Extrait présenté:
Un thriller efficace et orienté sur tous les détails précis de la mission, ce qui change des thrillers yankees. Car Andy McNab (pseudonyme) est anglais, enfant trouvé, mauvais élève, entré dans l’armée à 16 ans et à 25 ans dans le Special Air Service (SAS), les services spéciaux. Lorsqu’il écrit des romans, il sait donc de quoi il parle. Il n’est ni scénariste, ni journaliste reconverti dans l’écriture populaire, mais un vrai spécialiste qui compose ses scénarios à partir de la réalité qu’il a vécue.

Nick Stone le narrateur est un baroudeur qui a foiré une mission aux États-Unis à cause d’une pétasse qui l’a embobiné. Suspendu par les services secrets de Sa Majesté, il a cependant de pressants besoins d’argent. Il a adopté la fille d’un coéquipier massacré avec toute sa famille – sauf la fillette, Kelly, traumatisée à 7 ans. Elle est dans une clinique psychiatrique privée qui coûte les yeux de la tête mais qui représente sa seule chance de guérison. Comme le service ne lui paie qu’un salaire minimum en disponibilité, il se voit dans l’obligation de se proposer à des clients privés.

La mafiocratie russe grenouille en plusieurs bandes concurrentes qui se battent en guerre ouverte pour accéder aux secrets informatiques derniers cris de l’Occident. C’est ainsi que le commando se retrouve à Helsinki, chargé avec une équipe de bras cassés plus ou moins russes, d’enlever un mafieux tchétchène rusé enrichi dans le trafic d’armes et de putes nommé Valentin Lebed. Tout est minutieusement préparé, à la militaire, les lieux repérés, les points de fuite, le nombre de gardes du corps, les armes, le minutage. Nick se repasse en boucle le film prévisionnel du déroulement des opérations et tout à l’air de coller.

Sauf que, dans le réel, rien ne va jamais comme prévu. L’un des sbires, Carpenter, est un psychopathe shooté qui a perdu du temps à flinguer des gens déjà devenus cadavres au lieu de dézinguer les gardes surpris, encore au dehors. Nick, en bon professionnel, est obligé de se débrouiller tout seul. Il enlève Val et le mène à la planque, où un certain Sergueï, ex-Spetnaz, les commandos spéciaux du KGB, doit jouer les médiateurs pour le commanditaire et faire passer en fraude le colis en Russie, où l’une des mafias concurrentes en prendra livraison. Sauf que Sergueï est mort dans l’assaut et que Nick ne sait pas quoi faire de son prisonnier. Lequel lui propose une affaire s’il le relâche. Faute de mieux, et n’étant lié par aucun patriotisme ni aucune idéologie en ce qui concerne les bagarres entre mafias de l’est, Nick accepte.

Données enregistrées:
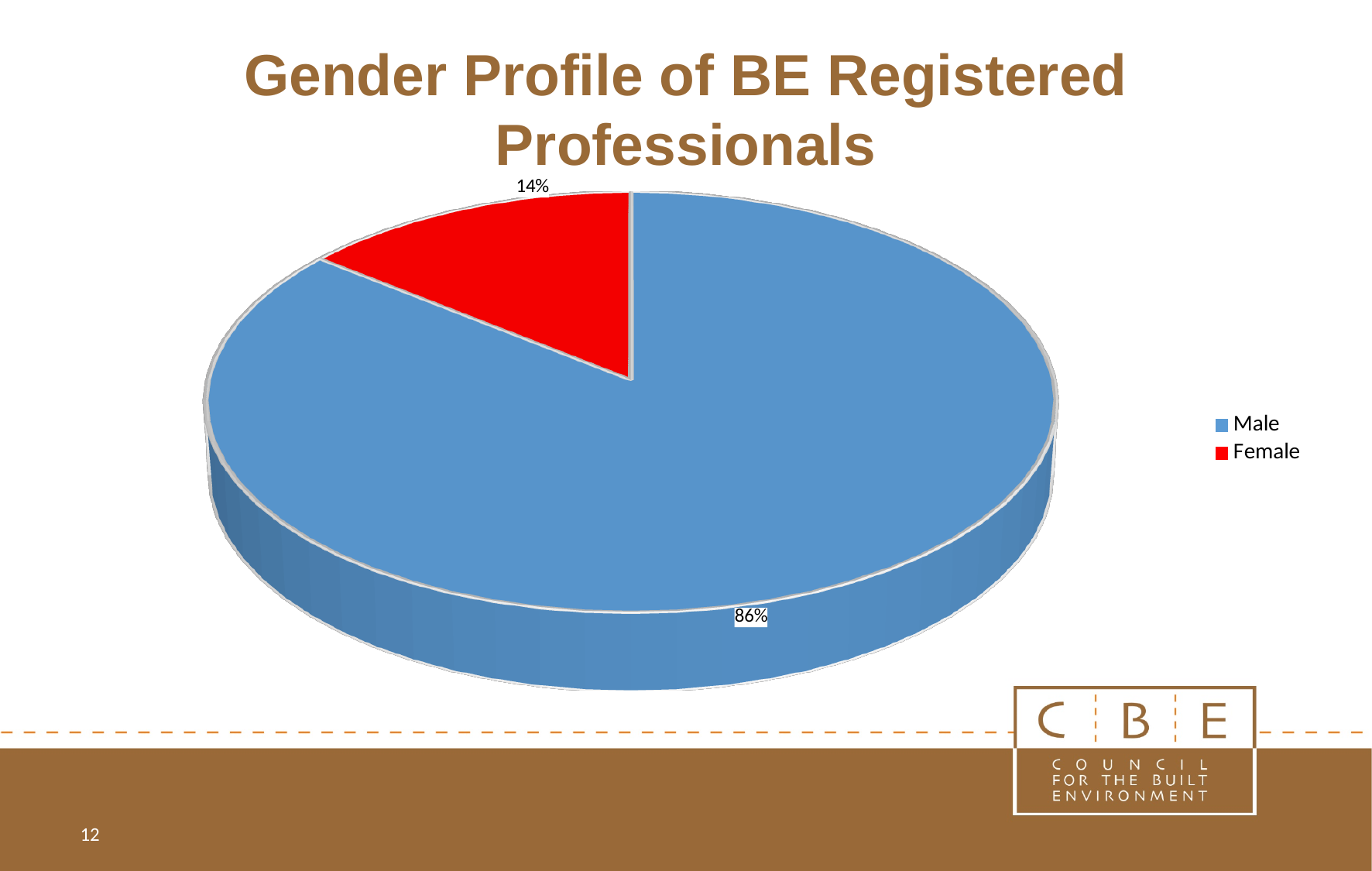
How many entries does the legend list? 2 Which gender has the smallest share of the pie? Female What share of BE registered professionals is Female? 14% How many slices does the pie chart have? 2 What is the title of the chart? Gender Profile of BE Registered Professionals Which is larger, the Male share or the Female share? Male What colour is the Female slice? Red What share of BE registered professionals is Male? 86% What kind of chart is shown on the slide? Pie chart Which gender has the largest share of the pie? Male What is the difference in percentage points between the Male and Female shares? 72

Action demandée 1:
Répondez à ces questions d'après l'extrait :
(a) À quel âge Andy McNab est-il entré dans l'armée ?
(b) Dans quelle ville le commando se retrouve-t-il ?
(c) Quel est le nom du mafieux tchétchène que l'équipe est chargée d'enlever ?
Action demandée 2: Restituez tel quel le passage de l'extrait qui commence aux mots « Nick Stone le » et s'arrête après « des clients privés. ».
Les données ne sont pas nécessaires pour ce travail.

Zone de réponse 1:
(a) À 16 ans.
(b) À Helsinki.
(c) Valentin Lebed.

Zone de réponse 2:
Nick Stone le narrateur est un baroudeur qui a foiré une mission aux États-Unis à cause d’une pétasse qui l’a embobiné. Suspendu par les services secrets de Sa Majesté, il a cependant de pressants besoins d’argent. Il a adopté la fille d’un coéquipier massacré avec toute sa famille – sauf la fillette, Kelly, traumatisée à 7 ans. Elle est dans une clinique psychiatrique privée qui coûte les yeux de la tête mais qui représente sa seule chance de guérison. Comme le service ne lui paie qu’un salaire minimum en disponibilité, il se voit dans l’obligation de se proposer à des clients privés.